In contrast I consider myself white yet all the admixture programs indicate something like 12-14% Amerindian

I had a Tejano grandmother from the border area with Mexico

I believe she would have called herself white ( with some knowledge of her native background)

Indentity in the Americas is becoming very interesting with DNA testing

Anonymous said...

"In contrast I consider myself white yet all the admixture programs indicate something like 12-14% Amerindian"

How do you look racially speaking? Do you look full white?

zack k said...

Romero

Depends on how perceptive someone is. I look something like a southern European to a Turk from Istanbul to someone from South America who is mostly European.

My sister is fairer with green eyes and was born with blond hair but has almond shaped eyes. Really perceptive people might note something exotic in her heritage too compared to a typical European American

Another Interesting thing is our mtDNA halogroup is L3f dispite having very little apparent sub Saharran African in my autosomal admixture estimates at all

Anonymous said...

"I look something like a southern European to a Turk from Istanbul to someone from South America who is mostly European."

Sorry, I didn't understand this sentence. Could you reframe or explain it?

Mark D said...

Chris and zack - I think we Americans from The South can all agree that the vast majority here have at least some admixture, whether African into Eurpoean, Native American into European and vice versa. I've lived in South Florida all of my 60 years and as you but maybe not others realize, South Florida has undergone extreme demographic changes the last fifty years and now shows more ethnic and racial diversity (I prefer the term "heritage diversity") than I think anywhere else in the world. The large population of Haitians, Bahamians and Jamaicans have been added to the African Americans that earlier moved here from other areas in The South. Hispanics (the term used locally) comprise 70% of the population in Miami and come from many countries in Central and South America, in addition to Cuba. As you can imagine, there has been considerable intermarriage over the last fifty years, myself included.
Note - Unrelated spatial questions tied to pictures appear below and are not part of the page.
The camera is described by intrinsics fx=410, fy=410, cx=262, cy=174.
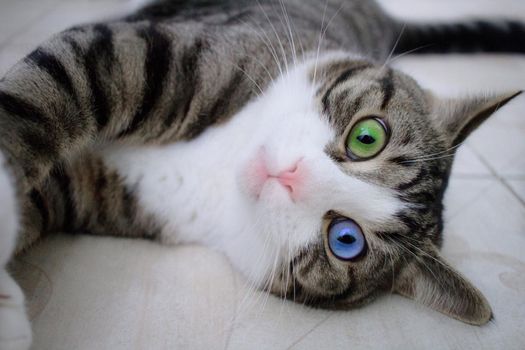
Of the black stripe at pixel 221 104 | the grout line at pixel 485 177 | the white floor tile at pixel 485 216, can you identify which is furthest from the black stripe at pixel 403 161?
the grout line at pixel 485 177

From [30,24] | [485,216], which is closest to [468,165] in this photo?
[485,216]

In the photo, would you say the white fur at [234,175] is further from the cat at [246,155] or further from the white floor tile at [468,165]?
the white floor tile at [468,165]

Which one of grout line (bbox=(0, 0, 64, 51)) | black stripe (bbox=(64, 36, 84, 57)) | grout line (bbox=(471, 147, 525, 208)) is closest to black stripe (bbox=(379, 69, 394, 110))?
grout line (bbox=(471, 147, 525, 208))

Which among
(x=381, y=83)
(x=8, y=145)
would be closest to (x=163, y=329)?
(x=8, y=145)

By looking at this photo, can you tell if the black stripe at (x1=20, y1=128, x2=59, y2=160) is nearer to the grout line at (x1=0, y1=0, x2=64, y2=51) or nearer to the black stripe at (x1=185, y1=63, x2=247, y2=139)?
the black stripe at (x1=185, y1=63, x2=247, y2=139)

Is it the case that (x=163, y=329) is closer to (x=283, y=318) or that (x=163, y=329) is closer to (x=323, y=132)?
(x=283, y=318)
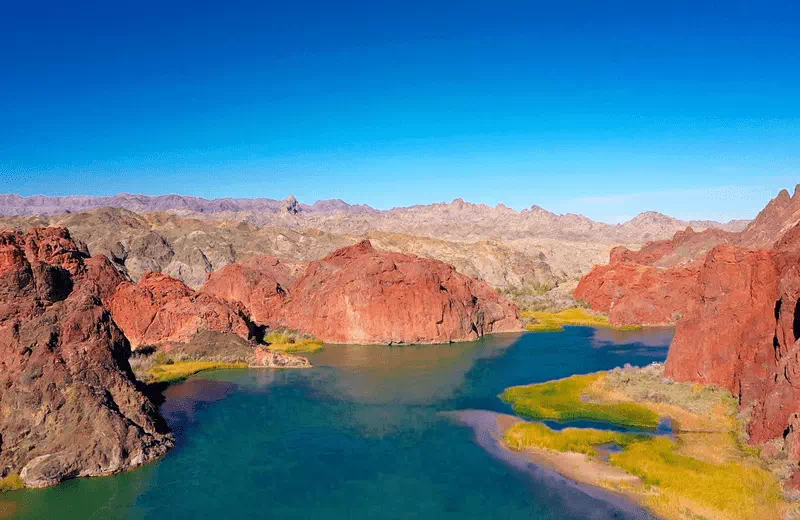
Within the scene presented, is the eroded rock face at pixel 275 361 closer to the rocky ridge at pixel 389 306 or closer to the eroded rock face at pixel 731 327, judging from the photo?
the rocky ridge at pixel 389 306

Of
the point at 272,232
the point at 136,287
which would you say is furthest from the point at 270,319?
the point at 272,232

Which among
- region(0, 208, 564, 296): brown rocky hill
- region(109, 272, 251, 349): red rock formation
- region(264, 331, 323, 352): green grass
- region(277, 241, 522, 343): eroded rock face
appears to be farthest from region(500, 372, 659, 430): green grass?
region(0, 208, 564, 296): brown rocky hill

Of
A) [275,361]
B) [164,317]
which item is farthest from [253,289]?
[275,361]

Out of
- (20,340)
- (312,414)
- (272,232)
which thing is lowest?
(312,414)

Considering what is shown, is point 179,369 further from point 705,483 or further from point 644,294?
point 644,294

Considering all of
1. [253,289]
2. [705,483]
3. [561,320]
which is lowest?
[705,483]

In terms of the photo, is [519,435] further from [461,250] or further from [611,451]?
[461,250]
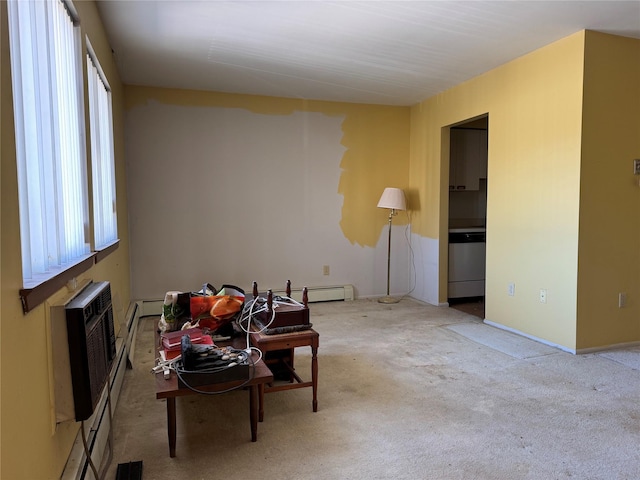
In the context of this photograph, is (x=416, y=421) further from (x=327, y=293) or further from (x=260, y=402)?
(x=327, y=293)

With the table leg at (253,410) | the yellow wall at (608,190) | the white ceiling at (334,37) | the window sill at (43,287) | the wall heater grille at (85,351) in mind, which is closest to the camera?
the window sill at (43,287)

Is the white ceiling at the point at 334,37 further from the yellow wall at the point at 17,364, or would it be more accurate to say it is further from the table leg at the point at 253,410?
the table leg at the point at 253,410

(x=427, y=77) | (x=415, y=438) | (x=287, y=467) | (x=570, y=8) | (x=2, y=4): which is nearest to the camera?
(x=2, y=4)

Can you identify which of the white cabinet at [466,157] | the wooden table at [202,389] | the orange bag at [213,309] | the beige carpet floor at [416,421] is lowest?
the beige carpet floor at [416,421]

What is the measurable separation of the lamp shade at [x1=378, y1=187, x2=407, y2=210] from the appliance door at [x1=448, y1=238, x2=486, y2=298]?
757 millimetres

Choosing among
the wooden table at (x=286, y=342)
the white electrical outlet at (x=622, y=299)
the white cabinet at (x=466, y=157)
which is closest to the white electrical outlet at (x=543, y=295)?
the white electrical outlet at (x=622, y=299)

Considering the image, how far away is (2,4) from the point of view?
110 centimetres

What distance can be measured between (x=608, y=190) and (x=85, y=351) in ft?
11.8

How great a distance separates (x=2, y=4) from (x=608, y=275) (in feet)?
12.7

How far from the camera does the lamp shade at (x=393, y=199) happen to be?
4.98m

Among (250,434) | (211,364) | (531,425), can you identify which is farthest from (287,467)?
(531,425)

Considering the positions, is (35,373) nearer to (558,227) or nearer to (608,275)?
(558,227)

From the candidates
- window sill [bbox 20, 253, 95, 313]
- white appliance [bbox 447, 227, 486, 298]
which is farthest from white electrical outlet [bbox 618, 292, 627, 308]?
window sill [bbox 20, 253, 95, 313]

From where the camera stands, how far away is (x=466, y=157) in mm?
5234
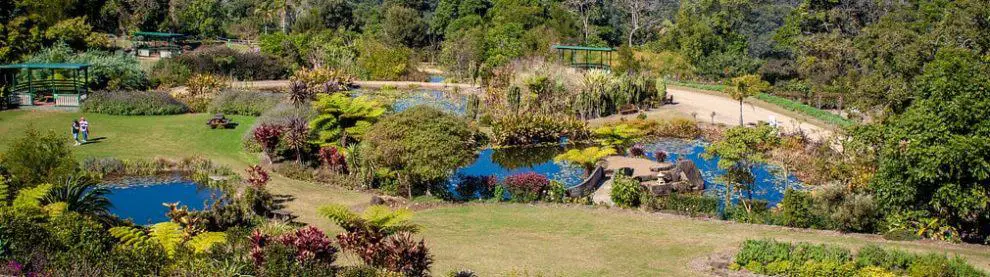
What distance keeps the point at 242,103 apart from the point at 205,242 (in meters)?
24.2

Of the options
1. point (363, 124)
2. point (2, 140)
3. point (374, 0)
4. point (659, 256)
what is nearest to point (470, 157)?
point (363, 124)

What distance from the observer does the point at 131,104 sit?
38.2m

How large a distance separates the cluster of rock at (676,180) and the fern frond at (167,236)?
1402 centimetres

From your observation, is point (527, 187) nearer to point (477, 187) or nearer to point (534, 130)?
point (477, 187)

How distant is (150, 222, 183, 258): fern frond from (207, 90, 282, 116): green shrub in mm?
22193

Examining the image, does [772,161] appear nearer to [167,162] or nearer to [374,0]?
[167,162]

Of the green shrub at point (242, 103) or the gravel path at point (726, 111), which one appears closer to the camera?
the green shrub at point (242, 103)

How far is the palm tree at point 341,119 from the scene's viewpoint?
99.6 ft

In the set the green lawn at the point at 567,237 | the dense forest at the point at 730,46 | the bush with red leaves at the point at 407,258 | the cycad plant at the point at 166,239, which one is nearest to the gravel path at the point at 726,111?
the dense forest at the point at 730,46

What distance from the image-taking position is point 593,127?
128 feet

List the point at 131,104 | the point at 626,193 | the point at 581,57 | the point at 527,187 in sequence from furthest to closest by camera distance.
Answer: the point at 581,57, the point at 131,104, the point at 527,187, the point at 626,193

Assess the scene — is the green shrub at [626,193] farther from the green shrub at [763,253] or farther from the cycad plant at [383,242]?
the cycad plant at [383,242]

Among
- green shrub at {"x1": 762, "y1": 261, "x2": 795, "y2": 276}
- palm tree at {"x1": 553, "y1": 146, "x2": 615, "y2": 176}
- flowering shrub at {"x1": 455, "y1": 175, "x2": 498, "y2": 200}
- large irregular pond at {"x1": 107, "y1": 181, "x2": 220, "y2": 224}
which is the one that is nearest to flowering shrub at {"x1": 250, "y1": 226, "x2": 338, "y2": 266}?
large irregular pond at {"x1": 107, "y1": 181, "x2": 220, "y2": 224}

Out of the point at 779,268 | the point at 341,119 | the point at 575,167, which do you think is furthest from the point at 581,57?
the point at 779,268
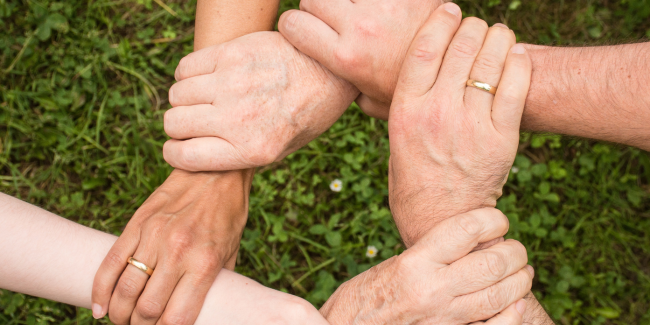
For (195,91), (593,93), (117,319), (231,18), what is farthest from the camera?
(231,18)

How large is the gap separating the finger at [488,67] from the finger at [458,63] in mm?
25

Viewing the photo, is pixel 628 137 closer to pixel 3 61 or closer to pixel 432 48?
pixel 432 48

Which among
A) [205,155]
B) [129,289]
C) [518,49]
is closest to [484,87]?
[518,49]

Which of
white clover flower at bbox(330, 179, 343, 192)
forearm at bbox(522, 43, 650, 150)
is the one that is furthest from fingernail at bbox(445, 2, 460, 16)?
white clover flower at bbox(330, 179, 343, 192)

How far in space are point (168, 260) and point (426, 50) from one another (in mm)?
1358

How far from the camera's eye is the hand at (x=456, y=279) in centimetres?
160

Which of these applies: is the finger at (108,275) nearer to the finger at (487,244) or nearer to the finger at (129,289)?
the finger at (129,289)

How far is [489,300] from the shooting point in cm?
160

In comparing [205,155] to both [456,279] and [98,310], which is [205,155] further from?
[456,279]

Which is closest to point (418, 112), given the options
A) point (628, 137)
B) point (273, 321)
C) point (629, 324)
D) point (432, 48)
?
point (432, 48)

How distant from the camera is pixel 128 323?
6.04ft

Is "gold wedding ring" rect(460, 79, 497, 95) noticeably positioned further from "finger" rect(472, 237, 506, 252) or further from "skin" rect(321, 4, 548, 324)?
"finger" rect(472, 237, 506, 252)

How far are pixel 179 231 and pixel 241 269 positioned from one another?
1.07 m

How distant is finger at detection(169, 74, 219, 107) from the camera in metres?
1.99
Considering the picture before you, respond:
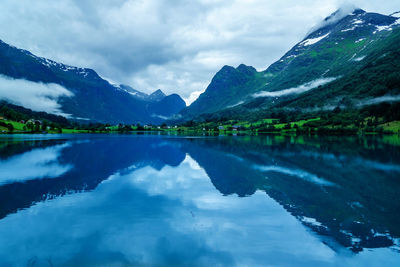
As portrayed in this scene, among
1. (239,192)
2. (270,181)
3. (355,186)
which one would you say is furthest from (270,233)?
(355,186)

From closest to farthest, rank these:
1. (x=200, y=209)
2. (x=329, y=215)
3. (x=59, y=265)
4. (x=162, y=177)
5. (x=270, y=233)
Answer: (x=59, y=265) → (x=270, y=233) → (x=329, y=215) → (x=200, y=209) → (x=162, y=177)

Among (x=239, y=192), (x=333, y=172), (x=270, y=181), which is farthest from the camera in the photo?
(x=333, y=172)

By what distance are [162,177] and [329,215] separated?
1918 centimetres

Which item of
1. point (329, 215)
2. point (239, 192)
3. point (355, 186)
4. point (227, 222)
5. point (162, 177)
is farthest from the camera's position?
point (162, 177)

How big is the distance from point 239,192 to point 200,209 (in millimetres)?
6239

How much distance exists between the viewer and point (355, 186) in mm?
26172

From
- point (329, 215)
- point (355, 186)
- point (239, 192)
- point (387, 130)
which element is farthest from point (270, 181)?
point (387, 130)

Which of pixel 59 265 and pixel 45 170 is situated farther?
pixel 45 170

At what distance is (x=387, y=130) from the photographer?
162 m

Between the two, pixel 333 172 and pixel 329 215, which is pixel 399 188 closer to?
pixel 333 172

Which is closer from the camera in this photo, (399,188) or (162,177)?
(399,188)

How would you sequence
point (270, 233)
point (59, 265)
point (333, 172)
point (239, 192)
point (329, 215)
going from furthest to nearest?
point (333, 172) → point (239, 192) → point (329, 215) → point (270, 233) → point (59, 265)

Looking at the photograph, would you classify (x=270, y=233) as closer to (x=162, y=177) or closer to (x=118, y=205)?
(x=118, y=205)

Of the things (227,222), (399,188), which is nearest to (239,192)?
(227,222)
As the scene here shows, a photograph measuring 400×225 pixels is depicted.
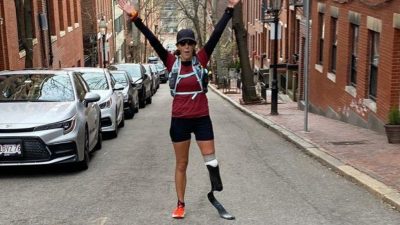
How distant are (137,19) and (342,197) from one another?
3.21 m

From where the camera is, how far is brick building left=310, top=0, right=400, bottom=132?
1105 cm

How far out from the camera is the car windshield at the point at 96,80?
13355 millimetres

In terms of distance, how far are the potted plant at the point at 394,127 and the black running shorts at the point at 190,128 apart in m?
5.50

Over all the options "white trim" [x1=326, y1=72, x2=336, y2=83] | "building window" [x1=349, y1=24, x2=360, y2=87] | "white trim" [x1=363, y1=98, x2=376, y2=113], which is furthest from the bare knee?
"white trim" [x1=326, y1=72, x2=336, y2=83]

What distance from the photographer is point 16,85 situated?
887 centimetres

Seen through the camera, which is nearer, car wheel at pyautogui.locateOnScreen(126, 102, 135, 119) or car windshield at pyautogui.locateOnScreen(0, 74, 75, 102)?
car windshield at pyautogui.locateOnScreen(0, 74, 75, 102)

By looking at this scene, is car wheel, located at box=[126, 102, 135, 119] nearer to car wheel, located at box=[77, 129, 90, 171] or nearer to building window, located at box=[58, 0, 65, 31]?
car wheel, located at box=[77, 129, 90, 171]

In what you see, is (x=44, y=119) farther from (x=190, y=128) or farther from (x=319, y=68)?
(x=319, y=68)

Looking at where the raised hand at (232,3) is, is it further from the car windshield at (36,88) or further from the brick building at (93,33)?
the brick building at (93,33)

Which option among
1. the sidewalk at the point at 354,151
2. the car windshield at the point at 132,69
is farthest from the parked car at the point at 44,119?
the car windshield at the point at 132,69

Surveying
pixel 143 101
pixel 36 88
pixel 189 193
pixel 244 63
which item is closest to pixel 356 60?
pixel 36 88

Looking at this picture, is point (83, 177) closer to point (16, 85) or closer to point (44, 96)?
point (44, 96)

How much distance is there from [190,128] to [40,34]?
69.5 feet

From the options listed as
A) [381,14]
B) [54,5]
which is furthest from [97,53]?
[381,14]
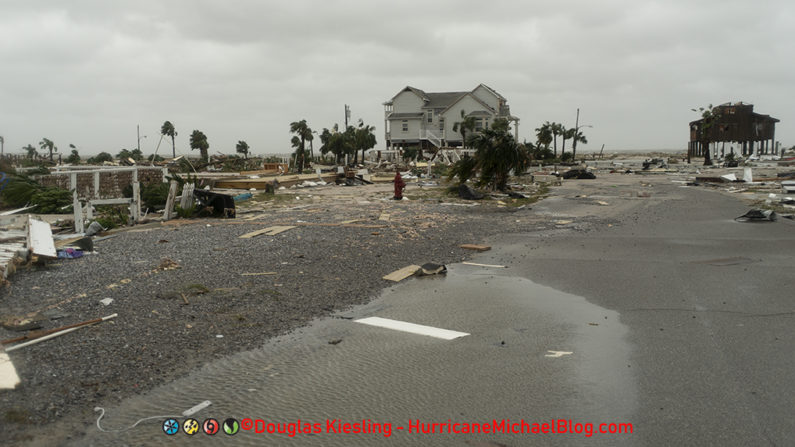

I would think South Florida would be a dream location for anthropologists and geneticists and I'm very disappointed that Dr. Sykes chose very few locales to do his limited study on his vacation trip across the country. He would have here found more admixture than he could ever hope to study.

ejmohr said...

mo ba's comments and First Grade's answer are so funny that I have not stopped laughing. Deineke, your site is great and many thanks for allowing a plethora of opinions.

zack k said...

I assume Dienekes approves of carrying on this side discussion since he posted your last comment Romero

"full white" would be a misnomer to those interested in the topics posted here I think so maybe I shouldn't have treated it seriously.

The groups I listed I resemble. In Istanbul many people assumed I was a Turk. When I am in Latin American countries people always assume I speak Spanish. In Germany nobody assumes I am ethnically German.

Dienekes said...

I assume Dienekes approves of carrying on this side discussion since he posted your last comment Romero

I have zoned out of this discussion tbh.

Anonymous said...

Thanks, Zack. One last question: How do you look to people in southern Europe? I am asking this question assuming that your white ancestors are all from southern Europe.

Ariana said...

Ma ba, You have pretty much summed it up.